The Department of Health and Social Care (DHSC) said this is aimed at fast tracking the technologies into the NHS with aims including improving the speed and accuracy of medical diagnosis, freeing up clinicians’ time and reducing waiting lists.
Awards in the new round of funding, managed by the NHS AI Lab, are as follows:
- £2.52 million to University Hospital Coventry and Warwickshire NHS Trust for monitoring images for indications of bowel cancer.
- Royal United Hospitals Bath NHS Foundation Trust receives £833,800 to use AI to improve diagnosis of lung artery blockages and high blood pressure.
- Digital heart start-up Mendelian gets £1.43 million for work on capturing features from electronic health records and matching them to diagnostic criteria for rare diseases.
- Oxford Cancer Biomarkers receives £1.47 million to use AI to identify biomarker genes that may suggest a predisposition to certain diseases.
- £1.42 million to Icometrix to develop a range of AI products to assist with the treatment and monitoring of neurological disorders such as brain trauma, stroke and dementia.
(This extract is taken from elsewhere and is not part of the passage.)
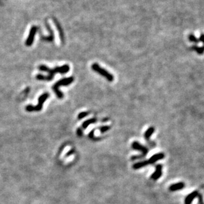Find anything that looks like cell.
<instances>
[{"mask_svg":"<svg viewBox=\"0 0 204 204\" xmlns=\"http://www.w3.org/2000/svg\"><path fill=\"white\" fill-rule=\"evenodd\" d=\"M39 69L41 71L46 72L49 74V76H43L41 74H38L36 76V78L39 80H52L54 78V76L57 73L66 74L70 70V66L68 65H63L61 67H56L54 69H50L45 65H40Z\"/></svg>","mask_w":204,"mask_h":204,"instance_id":"obj_1","label":"cell"},{"mask_svg":"<svg viewBox=\"0 0 204 204\" xmlns=\"http://www.w3.org/2000/svg\"><path fill=\"white\" fill-rule=\"evenodd\" d=\"M73 81H74V78L69 77V78H64V79L59 80V81H58L56 84L54 85V86H53V90L54 91V92L55 93H56L58 98L62 99L64 97L63 93L60 90H59V87L61 86H68V85H70V84H72Z\"/></svg>","mask_w":204,"mask_h":204,"instance_id":"obj_2","label":"cell"},{"mask_svg":"<svg viewBox=\"0 0 204 204\" xmlns=\"http://www.w3.org/2000/svg\"><path fill=\"white\" fill-rule=\"evenodd\" d=\"M49 96V94L48 93H45L41 95L39 97V103H38L37 105L36 106H33L31 105H29L26 107V111L29 112H39L42 108V105H43L45 101L46 100Z\"/></svg>","mask_w":204,"mask_h":204,"instance_id":"obj_3","label":"cell"},{"mask_svg":"<svg viewBox=\"0 0 204 204\" xmlns=\"http://www.w3.org/2000/svg\"><path fill=\"white\" fill-rule=\"evenodd\" d=\"M92 69L93 71L97 72V73H98L99 74L103 76L104 77H105L108 80V81L112 82L113 80V79H114L113 76L110 73H109L107 70L104 69L103 68L100 67V66L98 65V64H97V63L93 64L92 66Z\"/></svg>","mask_w":204,"mask_h":204,"instance_id":"obj_4","label":"cell"},{"mask_svg":"<svg viewBox=\"0 0 204 204\" xmlns=\"http://www.w3.org/2000/svg\"><path fill=\"white\" fill-rule=\"evenodd\" d=\"M131 147H132V148H133V149L142 152V153H143V154L141 155H140L139 156H133L132 158H131V160H136V159H140L143 158V157H145L146 155L148 154V148L146 147H144V146L142 145L141 144H140L137 141H134L132 143V145H131Z\"/></svg>","mask_w":204,"mask_h":204,"instance_id":"obj_5","label":"cell"},{"mask_svg":"<svg viewBox=\"0 0 204 204\" xmlns=\"http://www.w3.org/2000/svg\"><path fill=\"white\" fill-rule=\"evenodd\" d=\"M37 31V27L33 26L31 27L30 33H29V35L26 41V42H25V45H26V46H31V45L33 44V42L34 41V38H35Z\"/></svg>","mask_w":204,"mask_h":204,"instance_id":"obj_6","label":"cell"},{"mask_svg":"<svg viewBox=\"0 0 204 204\" xmlns=\"http://www.w3.org/2000/svg\"><path fill=\"white\" fill-rule=\"evenodd\" d=\"M163 174V165L157 164L156 165L155 172L151 175V179L153 180H157L161 177Z\"/></svg>","mask_w":204,"mask_h":204,"instance_id":"obj_7","label":"cell"},{"mask_svg":"<svg viewBox=\"0 0 204 204\" xmlns=\"http://www.w3.org/2000/svg\"><path fill=\"white\" fill-rule=\"evenodd\" d=\"M164 154L163 152H160V153H157V154H155L153 156H152L151 158L147 160V162L148 164H152L157 162L158 160H162L164 158Z\"/></svg>","mask_w":204,"mask_h":204,"instance_id":"obj_8","label":"cell"},{"mask_svg":"<svg viewBox=\"0 0 204 204\" xmlns=\"http://www.w3.org/2000/svg\"><path fill=\"white\" fill-rule=\"evenodd\" d=\"M199 194V192L198 191H194L193 192L190 193L189 195H188L185 198V201L184 203L185 204H191L192 202H193L194 199L198 197V195Z\"/></svg>","mask_w":204,"mask_h":204,"instance_id":"obj_9","label":"cell"},{"mask_svg":"<svg viewBox=\"0 0 204 204\" xmlns=\"http://www.w3.org/2000/svg\"><path fill=\"white\" fill-rule=\"evenodd\" d=\"M184 187H185V184L184 182H178V183L172 184L171 186H170L169 190L171 191V192H175V191L184 189Z\"/></svg>","mask_w":204,"mask_h":204,"instance_id":"obj_10","label":"cell"},{"mask_svg":"<svg viewBox=\"0 0 204 204\" xmlns=\"http://www.w3.org/2000/svg\"><path fill=\"white\" fill-rule=\"evenodd\" d=\"M148 162H147V160H144V161H141V162H139L137 163H135V164L133 165V168L135 170H138L140 169L141 168H143L144 167H146L147 165H148Z\"/></svg>","mask_w":204,"mask_h":204,"instance_id":"obj_11","label":"cell"},{"mask_svg":"<svg viewBox=\"0 0 204 204\" xmlns=\"http://www.w3.org/2000/svg\"><path fill=\"white\" fill-rule=\"evenodd\" d=\"M155 129L154 127H149V128H148L146 131V132L144 133V138H145L147 140V141H148V139L151 138V137L152 136V135L153 134V133L155 132Z\"/></svg>","mask_w":204,"mask_h":204,"instance_id":"obj_12","label":"cell"},{"mask_svg":"<svg viewBox=\"0 0 204 204\" xmlns=\"http://www.w3.org/2000/svg\"><path fill=\"white\" fill-rule=\"evenodd\" d=\"M97 121V120L96 118H92V119H90V120H86V121H85L84 123H83V124H82V127L84 129H86L87 127L90 125V124H92V123H94Z\"/></svg>","mask_w":204,"mask_h":204,"instance_id":"obj_13","label":"cell"},{"mask_svg":"<svg viewBox=\"0 0 204 204\" xmlns=\"http://www.w3.org/2000/svg\"><path fill=\"white\" fill-rule=\"evenodd\" d=\"M94 131H95V129H93L91 131V132L89 133L88 137H89V138H90L92 140H93V141H99V140L100 139V138H96L94 137Z\"/></svg>","mask_w":204,"mask_h":204,"instance_id":"obj_14","label":"cell"},{"mask_svg":"<svg viewBox=\"0 0 204 204\" xmlns=\"http://www.w3.org/2000/svg\"><path fill=\"white\" fill-rule=\"evenodd\" d=\"M109 129H110L109 126H102L101 127H100V130L101 133H104L106 132V131H108V130H109Z\"/></svg>","mask_w":204,"mask_h":204,"instance_id":"obj_15","label":"cell"},{"mask_svg":"<svg viewBox=\"0 0 204 204\" xmlns=\"http://www.w3.org/2000/svg\"><path fill=\"white\" fill-rule=\"evenodd\" d=\"M88 116V112H82L79 113L78 116V120H82L84 117H85L86 116Z\"/></svg>","mask_w":204,"mask_h":204,"instance_id":"obj_16","label":"cell"},{"mask_svg":"<svg viewBox=\"0 0 204 204\" xmlns=\"http://www.w3.org/2000/svg\"><path fill=\"white\" fill-rule=\"evenodd\" d=\"M56 25H57V28H58V31L60 32V35H61V40L63 41V39H64V37H63V33H62V29H61V27H60V25H58V23L57 22V21H56Z\"/></svg>","mask_w":204,"mask_h":204,"instance_id":"obj_17","label":"cell"},{"mask_svg":"<svg viewBox=\"0 0 204 204\" xmlns=\"http://www.w3.org/2000/svg\"><path fill=\"white\" fill-rule=\"evenodd\" d=\"M198 199H199V204H204V203H203V196H202V195L200 194H199L198 195Z\"/></svg>","mask_w":204,"mask_h":204,"instance_id":"obj_18","label":"cell"},{"mask_svg":"<svg viewBox=\"0 0 204 204\" xmlns=\"http://www.w3.org/2000/svg\"><path fill=\"white\" fill-rule=\"evenodd\" d=\"M76 133H77V135H78V137H82L83 133H82V129H80V128H78V129H77V131H76Z\"/></svg>","mask_w":204,"mask_h":204,"instance_id":"obj_19","label":"cell"},{"mask_svg":"<svg viewBox=\"0 0 204 204\" xmlns=\"http://www.w3.org/2000/svg\"><path fill=\"white\" fill-rule=\"evenodd\" d=\"M74 152V151L73 150V149H72V150H71L70 151H69V152H68L67 153V154H66V156H69V155H72V154H73V153Z\"/></svg>","mask_w":204,"mask_h":204,"instance_id":"obj_20","label":"cell"}]
</instances>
- Cibiltech is developing an AI based algorithm to help surgeons adjust the use of medicines to support kidney transplants.
- A consortium led by the University of Bristol receives £1.87 million for the development of an online tool to identify pregnant women most at risk of giving birth prematurely.
- £2.45 million to Medtronic for GI Genius, an AI medical device for processing colonoscopy images and detecting signs of cancer.
- Ibex Medical Analytics gets £1.54 million for analysis of tissue extracts to help pathologists determine the presence of cancer.
In addition, up to £1 million has been set aside for evaluation of the technologies.
In total £123 million has been invested in 86 AI technologies across three rounds since the fund was set up in 2019.
Health and Social Care Secretary Steve Barclay said: “Artificial Intelligence has the potential to speed up diagnoses and treatments and free up time for our doctors and nurses so they can focus on caring for patients.
“Around 300,000 people have already benefitted from companies supported by our AI awards, with tens of thousands more set to benefit.”